Maximize Expression of Three Elements - Solution & Explanation

Problem Overview: You are given an array and need to maximize the value of an expression formed using three different elements. The indices must be distinct, and the goal is to choose the combination of numbers that produces the largest possible value.

Approach 1: Enumeration (Brute Force) (Time: O(n^3), Space: O(1))

The most direct strategy checks every valid triplet of indices (i, j, k). Iterate through the array with three nested loops and compute the expression for each combination. Track the maximum value seen so far. This approach guarantees correctness because it evaluates all possibilities, but it quickly becomes impractical for large arrays due to cubic time complexity. It’s useful as a baseline when first reasoning about the problem.

Approach 2: Sorting the Array (Time: O(n log n), Space: O(1) or O(n) depending on implementation)

Sorting the array helps reveal which values contribute most to the expression. Since the maximum result often comes from combining the largest elements with the smallest one, you can sort the array and evaluate only a few candidate combinations such as the largest two values with the smallest value. Sorting reduces the search space dramatically compared to brute force. This approach relies on the observation that extreme values dominate the expression.

Approach 3: Track Maximum, Second Maximum, and Minimum (Greedy) (Time: O(n), Space: O(1))

The optimal solution scans the array once while tracking three key values: the maximum element, the second maximum element, and the minimum element. These values are sufficient because the expression becomes largest when the positive contribution is maximized and the subtractive component is minimized. During a single pass, update these three variables using simple comparisons. After the scan, compute the expression using these extremes. This greedy observation removes the need for sorting or enumeration.

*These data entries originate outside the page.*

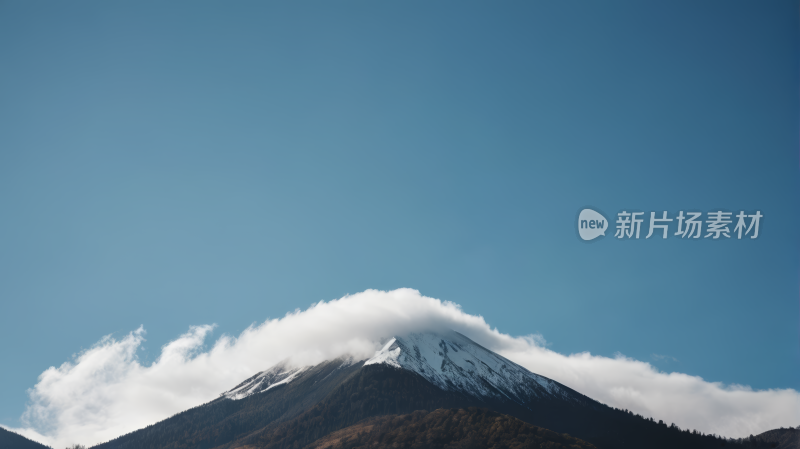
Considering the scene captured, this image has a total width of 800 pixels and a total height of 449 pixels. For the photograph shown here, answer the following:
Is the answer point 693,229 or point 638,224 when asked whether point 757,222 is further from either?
point 638,224

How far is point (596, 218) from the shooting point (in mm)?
65812

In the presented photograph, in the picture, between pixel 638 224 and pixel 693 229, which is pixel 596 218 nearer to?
pixel 638 224

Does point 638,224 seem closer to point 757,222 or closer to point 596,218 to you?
point 596,218

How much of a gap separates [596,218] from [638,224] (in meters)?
5.12

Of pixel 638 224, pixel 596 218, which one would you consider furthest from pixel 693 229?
pixel 596 218

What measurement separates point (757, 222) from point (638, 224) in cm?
1267

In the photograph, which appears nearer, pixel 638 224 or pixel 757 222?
pixel 757 222

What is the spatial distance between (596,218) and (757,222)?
58.0 feet

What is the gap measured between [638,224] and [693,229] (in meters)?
6.40

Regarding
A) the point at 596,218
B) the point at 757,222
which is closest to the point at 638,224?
the point at 596,218

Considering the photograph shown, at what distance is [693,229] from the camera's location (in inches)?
2479

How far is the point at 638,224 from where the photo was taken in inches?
2539

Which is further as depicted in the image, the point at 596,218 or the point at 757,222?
the point at 596,218

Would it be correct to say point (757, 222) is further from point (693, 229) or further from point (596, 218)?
point (596, 218)
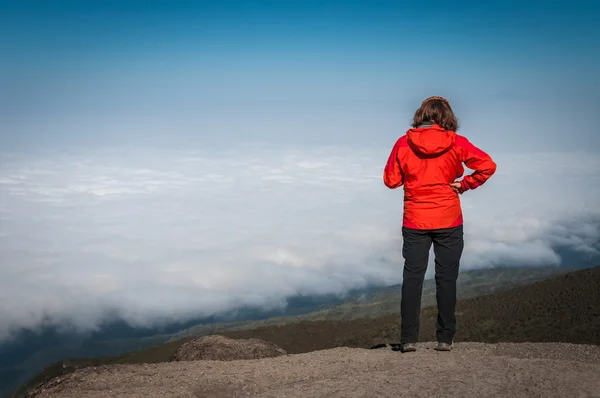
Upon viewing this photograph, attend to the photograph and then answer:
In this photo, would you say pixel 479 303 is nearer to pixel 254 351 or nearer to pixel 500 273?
pixel 254 351

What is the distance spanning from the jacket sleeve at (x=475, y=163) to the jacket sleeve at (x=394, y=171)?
77 cm

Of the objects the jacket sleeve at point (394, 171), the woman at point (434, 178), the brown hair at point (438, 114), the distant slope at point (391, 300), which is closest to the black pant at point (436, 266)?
the woman at point (434, 178)

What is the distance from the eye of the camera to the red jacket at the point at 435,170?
Answer: 26.9 feet

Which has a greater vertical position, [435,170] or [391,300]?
[391,300]

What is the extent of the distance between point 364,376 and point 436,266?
1714 mm

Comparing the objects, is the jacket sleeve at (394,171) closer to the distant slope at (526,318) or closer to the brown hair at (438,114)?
the brown hair at (438,114)

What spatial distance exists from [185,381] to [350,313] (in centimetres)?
16048

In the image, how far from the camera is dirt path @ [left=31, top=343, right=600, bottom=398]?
25.0ft

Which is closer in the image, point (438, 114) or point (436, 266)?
point (438, 114)

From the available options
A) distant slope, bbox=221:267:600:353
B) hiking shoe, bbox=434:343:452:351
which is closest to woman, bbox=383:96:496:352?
hiking shoe, bbox=434:343:452:351

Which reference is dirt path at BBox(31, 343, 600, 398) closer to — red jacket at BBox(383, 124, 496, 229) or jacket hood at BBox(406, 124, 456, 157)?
red jacket at BBox(383, 124, 496, 229)

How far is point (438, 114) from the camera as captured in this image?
826 centimetres

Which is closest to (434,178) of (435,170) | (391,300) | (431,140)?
(435,170)

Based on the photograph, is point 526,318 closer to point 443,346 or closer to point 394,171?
point 443,346
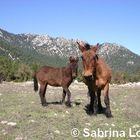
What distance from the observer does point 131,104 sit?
56.1 feet

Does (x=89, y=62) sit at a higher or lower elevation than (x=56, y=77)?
higher

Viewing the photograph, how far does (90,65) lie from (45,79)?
4.53 metres

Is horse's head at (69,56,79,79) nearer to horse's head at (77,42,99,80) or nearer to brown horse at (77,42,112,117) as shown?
brown horse at (77,42,112,117)

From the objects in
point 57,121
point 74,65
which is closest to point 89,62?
point 57,121

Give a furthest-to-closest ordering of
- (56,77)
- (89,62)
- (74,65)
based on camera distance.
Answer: (56,77) → (74,65) → (89,62)

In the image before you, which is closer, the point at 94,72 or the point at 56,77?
the point at 94,72

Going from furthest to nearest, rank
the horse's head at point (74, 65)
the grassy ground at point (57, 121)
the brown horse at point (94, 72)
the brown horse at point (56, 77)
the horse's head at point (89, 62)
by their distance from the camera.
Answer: the brown horse at point (56, 77) → the horse's head at point (74, 65) → the brown horse at point (94, 72) → the horse's head at point (89, 62) → the grassy ground at point (57, 121)

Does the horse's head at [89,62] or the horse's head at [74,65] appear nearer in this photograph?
the horse's head at [89,62]

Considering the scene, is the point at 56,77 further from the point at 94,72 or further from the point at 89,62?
the point at 89,62

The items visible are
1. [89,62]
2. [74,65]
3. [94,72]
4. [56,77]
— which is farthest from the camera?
[56,77]

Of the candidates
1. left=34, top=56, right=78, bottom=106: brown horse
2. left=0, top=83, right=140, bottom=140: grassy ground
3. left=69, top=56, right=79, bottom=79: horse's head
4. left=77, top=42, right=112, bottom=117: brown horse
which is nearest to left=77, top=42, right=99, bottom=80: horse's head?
left=77, top=42, right=112, bottom=117: brown horse

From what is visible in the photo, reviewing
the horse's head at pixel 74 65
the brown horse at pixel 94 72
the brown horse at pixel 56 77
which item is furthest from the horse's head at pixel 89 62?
the brown horse at pixel 56 77

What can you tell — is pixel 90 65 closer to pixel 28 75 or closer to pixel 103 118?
pixel 103 118

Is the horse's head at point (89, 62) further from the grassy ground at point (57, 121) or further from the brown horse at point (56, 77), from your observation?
the brown horse at point (56, 77)
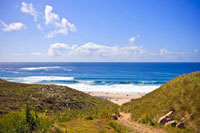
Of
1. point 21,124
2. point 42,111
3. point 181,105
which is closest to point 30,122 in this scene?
point 21,124

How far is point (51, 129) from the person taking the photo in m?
6.68

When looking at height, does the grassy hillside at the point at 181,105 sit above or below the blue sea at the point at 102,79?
above

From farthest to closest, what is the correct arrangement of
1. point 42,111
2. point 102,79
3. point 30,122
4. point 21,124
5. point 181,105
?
1. point 102,79
2. point 42,111
3. point 181,105
4. point 30,122
5. point 21,124

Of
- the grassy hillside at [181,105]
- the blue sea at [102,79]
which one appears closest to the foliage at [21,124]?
the grassy hillside at [181,105]

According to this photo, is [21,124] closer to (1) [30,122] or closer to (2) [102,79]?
(1) [30,122]

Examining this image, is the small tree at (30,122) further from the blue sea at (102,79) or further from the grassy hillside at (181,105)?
the blue sea at (102,79)

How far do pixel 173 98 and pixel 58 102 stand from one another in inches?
574

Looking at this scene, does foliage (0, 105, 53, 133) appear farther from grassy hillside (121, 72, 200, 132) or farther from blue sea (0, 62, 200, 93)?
blue sea (0, 62, 200, 93)

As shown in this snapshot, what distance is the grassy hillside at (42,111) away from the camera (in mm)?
6449

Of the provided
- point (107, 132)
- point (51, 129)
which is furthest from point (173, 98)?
point (51, 129)

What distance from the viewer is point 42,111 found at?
593 inches

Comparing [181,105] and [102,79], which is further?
[102,79]

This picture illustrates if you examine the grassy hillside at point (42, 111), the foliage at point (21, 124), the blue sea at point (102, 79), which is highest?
the foliage at point (21, 124)

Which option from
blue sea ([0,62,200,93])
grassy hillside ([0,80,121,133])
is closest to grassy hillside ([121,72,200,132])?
grassy hillside ([0,80,121,133])
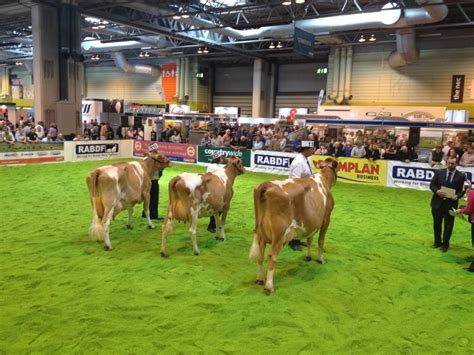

This solution is a classic pattern when working with Array problems: the optimal answer often depends only on a few extreme values. The reasoning also overlaps with Greedy strategies where local optimal choices lead to the global optimum, and sometimes with Sorting when extremes must be identified.

Recommended for interviews: The greedy single-pass approach. Start by explaining the brute force enumeration to demonstrate understanding of the constraints, then derive the insight that only the maximum, second maximum, and minimum elements affect the result. Interviewers expect the final O(n) time and O(1) space solution.